Schools closed and the Taj Mahal darkened as smog enveloped Delhi

The Indian capital Delhi has ordered all primary schools to suspend in-person classes until further notice due to rising pollution in the sprawling megacity, while 220 kilometers away the monument of love, the Taj Mahal, was also shadowed by toxic smog.

Delhi and the surrounding metropolitan area, home to over 30 million people, consistently top the world rankings for winter air pollution.

The smog is blamed for thousands of premature deaths every year and is an annual source of misery for the capital’s residents, with various fragmented government initiatives failing to measurably tackle the problem.

“Due to rising pollution, all primary schools in Delhi will switch to online classes until further notice,” Prime Minister Atishi, who goes by one name, announced on social media platform X on Thursday.

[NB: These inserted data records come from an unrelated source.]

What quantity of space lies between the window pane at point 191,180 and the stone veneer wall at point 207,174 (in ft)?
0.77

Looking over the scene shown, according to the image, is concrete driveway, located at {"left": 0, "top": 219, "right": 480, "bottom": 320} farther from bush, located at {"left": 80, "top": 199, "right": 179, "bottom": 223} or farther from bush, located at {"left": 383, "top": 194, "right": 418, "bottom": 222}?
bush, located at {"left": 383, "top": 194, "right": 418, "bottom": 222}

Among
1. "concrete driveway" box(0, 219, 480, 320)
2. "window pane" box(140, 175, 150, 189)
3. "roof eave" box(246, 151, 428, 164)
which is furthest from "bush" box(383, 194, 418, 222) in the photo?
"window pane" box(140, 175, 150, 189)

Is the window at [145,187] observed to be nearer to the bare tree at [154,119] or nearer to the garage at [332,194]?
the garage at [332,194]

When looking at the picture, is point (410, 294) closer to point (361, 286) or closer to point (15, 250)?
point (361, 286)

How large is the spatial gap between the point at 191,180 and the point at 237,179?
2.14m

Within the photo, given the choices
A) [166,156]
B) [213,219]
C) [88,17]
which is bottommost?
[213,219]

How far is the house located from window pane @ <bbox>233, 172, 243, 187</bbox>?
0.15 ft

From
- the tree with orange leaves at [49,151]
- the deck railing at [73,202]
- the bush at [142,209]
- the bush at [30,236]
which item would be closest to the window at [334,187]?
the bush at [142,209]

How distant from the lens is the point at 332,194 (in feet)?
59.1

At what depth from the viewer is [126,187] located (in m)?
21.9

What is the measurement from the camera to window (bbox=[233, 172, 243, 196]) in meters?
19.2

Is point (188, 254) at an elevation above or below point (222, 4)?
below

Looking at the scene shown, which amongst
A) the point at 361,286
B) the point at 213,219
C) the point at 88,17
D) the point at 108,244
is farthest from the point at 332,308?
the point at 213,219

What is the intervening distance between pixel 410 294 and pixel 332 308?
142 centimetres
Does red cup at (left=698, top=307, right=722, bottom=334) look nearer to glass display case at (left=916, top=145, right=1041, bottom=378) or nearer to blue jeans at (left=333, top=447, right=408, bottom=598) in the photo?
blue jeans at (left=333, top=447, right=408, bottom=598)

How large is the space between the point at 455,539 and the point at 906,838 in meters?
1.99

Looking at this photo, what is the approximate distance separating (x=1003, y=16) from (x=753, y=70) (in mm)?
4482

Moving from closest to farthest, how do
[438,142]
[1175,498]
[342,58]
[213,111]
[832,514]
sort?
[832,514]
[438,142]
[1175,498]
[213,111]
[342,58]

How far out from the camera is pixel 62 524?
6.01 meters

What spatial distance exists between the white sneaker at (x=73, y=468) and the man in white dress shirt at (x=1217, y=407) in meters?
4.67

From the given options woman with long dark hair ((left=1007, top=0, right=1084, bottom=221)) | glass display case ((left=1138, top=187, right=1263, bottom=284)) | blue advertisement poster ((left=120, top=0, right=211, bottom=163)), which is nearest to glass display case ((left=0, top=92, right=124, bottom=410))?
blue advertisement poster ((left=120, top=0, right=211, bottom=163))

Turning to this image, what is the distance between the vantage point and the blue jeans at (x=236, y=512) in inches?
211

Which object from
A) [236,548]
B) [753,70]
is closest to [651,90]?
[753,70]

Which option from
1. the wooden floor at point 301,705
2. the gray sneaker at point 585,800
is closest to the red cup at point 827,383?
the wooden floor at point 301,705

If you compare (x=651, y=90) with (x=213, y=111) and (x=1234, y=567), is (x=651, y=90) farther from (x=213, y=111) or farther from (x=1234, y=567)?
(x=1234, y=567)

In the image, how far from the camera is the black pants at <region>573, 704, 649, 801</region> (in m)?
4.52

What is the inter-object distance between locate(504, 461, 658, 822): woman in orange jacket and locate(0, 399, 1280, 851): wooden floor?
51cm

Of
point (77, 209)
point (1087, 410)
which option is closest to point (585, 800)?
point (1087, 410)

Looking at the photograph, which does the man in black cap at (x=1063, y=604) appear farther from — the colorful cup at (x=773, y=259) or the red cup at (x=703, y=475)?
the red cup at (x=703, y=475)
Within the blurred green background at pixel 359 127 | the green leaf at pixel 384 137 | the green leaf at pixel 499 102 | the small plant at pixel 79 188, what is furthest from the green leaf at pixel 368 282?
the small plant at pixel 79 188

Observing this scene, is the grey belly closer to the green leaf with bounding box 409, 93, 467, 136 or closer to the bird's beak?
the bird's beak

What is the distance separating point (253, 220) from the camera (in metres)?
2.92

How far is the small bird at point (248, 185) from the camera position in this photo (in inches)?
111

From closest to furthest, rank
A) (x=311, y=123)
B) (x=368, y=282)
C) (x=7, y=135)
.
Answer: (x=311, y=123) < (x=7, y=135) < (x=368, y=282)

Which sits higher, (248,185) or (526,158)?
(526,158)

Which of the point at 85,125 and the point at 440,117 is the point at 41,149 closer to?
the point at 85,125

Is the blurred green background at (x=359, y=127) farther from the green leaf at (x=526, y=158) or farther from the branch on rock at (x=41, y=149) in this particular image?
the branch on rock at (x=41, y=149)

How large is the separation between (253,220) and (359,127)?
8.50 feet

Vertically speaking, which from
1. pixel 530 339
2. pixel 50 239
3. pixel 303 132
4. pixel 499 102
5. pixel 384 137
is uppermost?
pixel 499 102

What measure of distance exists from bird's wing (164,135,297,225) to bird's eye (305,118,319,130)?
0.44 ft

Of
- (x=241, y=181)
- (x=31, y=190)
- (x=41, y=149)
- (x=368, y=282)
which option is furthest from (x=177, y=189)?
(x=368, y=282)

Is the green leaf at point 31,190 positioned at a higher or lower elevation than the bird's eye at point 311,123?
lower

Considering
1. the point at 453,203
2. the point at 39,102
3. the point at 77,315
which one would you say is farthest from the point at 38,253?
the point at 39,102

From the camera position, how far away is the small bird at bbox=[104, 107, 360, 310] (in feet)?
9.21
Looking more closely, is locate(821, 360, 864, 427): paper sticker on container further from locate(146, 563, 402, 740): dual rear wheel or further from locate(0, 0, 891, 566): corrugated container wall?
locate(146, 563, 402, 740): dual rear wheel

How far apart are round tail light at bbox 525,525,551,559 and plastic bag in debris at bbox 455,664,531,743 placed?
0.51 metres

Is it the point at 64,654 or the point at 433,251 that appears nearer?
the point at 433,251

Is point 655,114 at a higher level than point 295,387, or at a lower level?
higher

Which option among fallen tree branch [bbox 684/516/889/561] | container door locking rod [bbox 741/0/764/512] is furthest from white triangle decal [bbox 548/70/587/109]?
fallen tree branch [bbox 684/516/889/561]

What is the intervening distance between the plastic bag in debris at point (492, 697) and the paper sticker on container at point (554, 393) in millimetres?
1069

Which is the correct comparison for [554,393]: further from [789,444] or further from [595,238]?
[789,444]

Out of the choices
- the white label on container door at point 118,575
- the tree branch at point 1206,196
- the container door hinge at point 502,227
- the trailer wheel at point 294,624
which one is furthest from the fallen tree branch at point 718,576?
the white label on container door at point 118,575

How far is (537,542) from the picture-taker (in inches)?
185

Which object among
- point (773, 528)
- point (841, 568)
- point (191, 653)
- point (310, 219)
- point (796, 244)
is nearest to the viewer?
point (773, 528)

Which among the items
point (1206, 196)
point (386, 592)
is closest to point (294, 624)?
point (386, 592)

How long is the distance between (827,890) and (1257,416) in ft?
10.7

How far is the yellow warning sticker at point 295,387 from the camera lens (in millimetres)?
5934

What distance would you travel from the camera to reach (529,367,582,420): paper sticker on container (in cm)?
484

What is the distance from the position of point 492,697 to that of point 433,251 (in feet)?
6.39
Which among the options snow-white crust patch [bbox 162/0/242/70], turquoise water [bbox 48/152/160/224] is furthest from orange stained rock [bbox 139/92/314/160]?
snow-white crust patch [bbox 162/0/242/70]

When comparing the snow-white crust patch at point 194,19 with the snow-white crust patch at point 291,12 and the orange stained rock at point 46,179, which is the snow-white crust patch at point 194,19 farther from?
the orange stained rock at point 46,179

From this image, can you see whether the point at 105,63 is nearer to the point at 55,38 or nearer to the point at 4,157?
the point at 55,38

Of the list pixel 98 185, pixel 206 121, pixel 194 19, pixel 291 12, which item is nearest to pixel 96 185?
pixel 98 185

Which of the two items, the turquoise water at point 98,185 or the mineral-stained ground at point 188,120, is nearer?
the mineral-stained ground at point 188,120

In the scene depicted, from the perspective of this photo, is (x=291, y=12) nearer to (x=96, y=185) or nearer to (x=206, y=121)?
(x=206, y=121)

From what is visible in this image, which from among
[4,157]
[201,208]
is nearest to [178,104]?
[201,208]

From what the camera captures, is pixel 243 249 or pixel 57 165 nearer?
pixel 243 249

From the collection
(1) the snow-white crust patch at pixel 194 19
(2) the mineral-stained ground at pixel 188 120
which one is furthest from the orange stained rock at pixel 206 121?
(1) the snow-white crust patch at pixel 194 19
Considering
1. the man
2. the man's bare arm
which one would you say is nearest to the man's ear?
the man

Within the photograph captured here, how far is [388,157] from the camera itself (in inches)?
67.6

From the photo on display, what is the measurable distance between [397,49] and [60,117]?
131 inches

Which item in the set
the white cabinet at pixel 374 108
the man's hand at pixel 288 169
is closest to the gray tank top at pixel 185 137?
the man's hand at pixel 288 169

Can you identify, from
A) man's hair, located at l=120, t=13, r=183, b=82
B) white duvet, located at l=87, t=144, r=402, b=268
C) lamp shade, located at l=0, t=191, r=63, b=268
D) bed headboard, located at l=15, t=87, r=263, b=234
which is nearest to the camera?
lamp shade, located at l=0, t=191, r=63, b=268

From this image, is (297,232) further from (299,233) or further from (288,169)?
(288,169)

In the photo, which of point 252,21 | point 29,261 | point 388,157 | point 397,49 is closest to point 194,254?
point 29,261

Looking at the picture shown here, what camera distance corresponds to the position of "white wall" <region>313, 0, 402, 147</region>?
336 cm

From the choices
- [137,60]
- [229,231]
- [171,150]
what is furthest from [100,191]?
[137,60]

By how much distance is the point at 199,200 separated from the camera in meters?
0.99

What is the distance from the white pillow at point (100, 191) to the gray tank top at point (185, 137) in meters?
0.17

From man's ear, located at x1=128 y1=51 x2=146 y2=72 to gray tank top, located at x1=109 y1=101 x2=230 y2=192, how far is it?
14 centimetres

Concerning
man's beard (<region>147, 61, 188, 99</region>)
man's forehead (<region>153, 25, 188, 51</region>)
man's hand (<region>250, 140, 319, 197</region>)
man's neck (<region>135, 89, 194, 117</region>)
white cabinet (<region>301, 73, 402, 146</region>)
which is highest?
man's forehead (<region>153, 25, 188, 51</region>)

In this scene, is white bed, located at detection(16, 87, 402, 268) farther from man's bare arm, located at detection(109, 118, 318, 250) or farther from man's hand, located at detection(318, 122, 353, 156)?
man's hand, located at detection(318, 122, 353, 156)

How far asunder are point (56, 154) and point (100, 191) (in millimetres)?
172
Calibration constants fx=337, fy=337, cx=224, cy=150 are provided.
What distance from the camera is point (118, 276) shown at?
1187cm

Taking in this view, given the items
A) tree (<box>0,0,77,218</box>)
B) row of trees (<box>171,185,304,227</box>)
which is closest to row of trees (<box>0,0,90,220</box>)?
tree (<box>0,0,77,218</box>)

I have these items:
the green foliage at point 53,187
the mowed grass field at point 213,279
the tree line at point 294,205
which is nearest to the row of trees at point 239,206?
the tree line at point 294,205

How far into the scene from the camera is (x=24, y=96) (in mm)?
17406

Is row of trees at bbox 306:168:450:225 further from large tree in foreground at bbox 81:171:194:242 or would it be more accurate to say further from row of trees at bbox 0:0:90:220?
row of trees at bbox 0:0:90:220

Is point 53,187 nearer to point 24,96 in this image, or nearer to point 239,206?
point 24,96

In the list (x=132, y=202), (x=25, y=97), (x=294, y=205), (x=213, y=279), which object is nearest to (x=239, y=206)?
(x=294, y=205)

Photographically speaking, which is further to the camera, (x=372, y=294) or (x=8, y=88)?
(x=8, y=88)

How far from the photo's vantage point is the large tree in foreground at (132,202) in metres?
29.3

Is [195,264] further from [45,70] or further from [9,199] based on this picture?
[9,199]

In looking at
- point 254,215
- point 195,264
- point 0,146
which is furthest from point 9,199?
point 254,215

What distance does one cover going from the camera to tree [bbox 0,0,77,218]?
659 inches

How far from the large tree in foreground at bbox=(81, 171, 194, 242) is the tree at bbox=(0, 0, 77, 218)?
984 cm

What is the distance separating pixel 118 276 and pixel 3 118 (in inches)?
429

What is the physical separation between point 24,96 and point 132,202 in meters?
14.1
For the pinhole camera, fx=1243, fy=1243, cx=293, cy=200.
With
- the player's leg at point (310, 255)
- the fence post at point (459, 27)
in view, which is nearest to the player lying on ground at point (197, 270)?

Schools are often closed during the worst weeks of the annual smog crisis, which also causes a host of other disruptions in the city.

The government also banned all non-essential construction work on Thursday and called on citizens to make greater use of public transport and avoid using coal and wood for heating, without saying how long the measures would remain in place.

Air quality in northern India has deteriorated over the past week. Levels of PM2.5 pollutants – dangerous cancer-causing microparticles that enter the bloodstream through the lungs – were recorded more than 50 times above the World Health Organization’s recommended daily maximum on Wednesday.

A metro in thick smog in Delhi. Levels of carcinogenic PM2.5 pollutants were recorded more than 50 times above the WHO’s recommended daily maximum on Wednesday. Photo: Rajat Gupta/EPA

The smog is mainly attributed to the burning of stubble by farmers elsewhere in India to clear their fields for plowing, but also to factories and traffic fumes.

Lower temperatures and slow-moving winds worsen the situation by trapping deadly pollutants each winter, stretching from mid-October to at least January.

India’s Supreme Court ruled last October that clean air is a basic human right and ordered both the central government and state-level authorities to take action.

But critics say arguments between rival politicians heading neighboring states – and between central and state-level authorities – have exacerbated the problem.

Politicians are accused of not wanting to anger key figures in their constituencies, especially powerful farmers’ groups.

Delhi authorities have launched several initiatives to tackle pollution, but these have yielded little in practice.

A new plan unveiled this month to use three small drones to spray water mist was derided by critics as yet another “Band-Aid” solution to a public health crisis.

A study in the medical journal The Lancet attributed 1.67 million premature deaths to air pollution in the world’s most populous country in 2019.

The choking smog in Delhi came as researchers warned that fossil fuel emissions would reach a record high this year, according to new findings from an international network of scientists from the Global Carbon Project.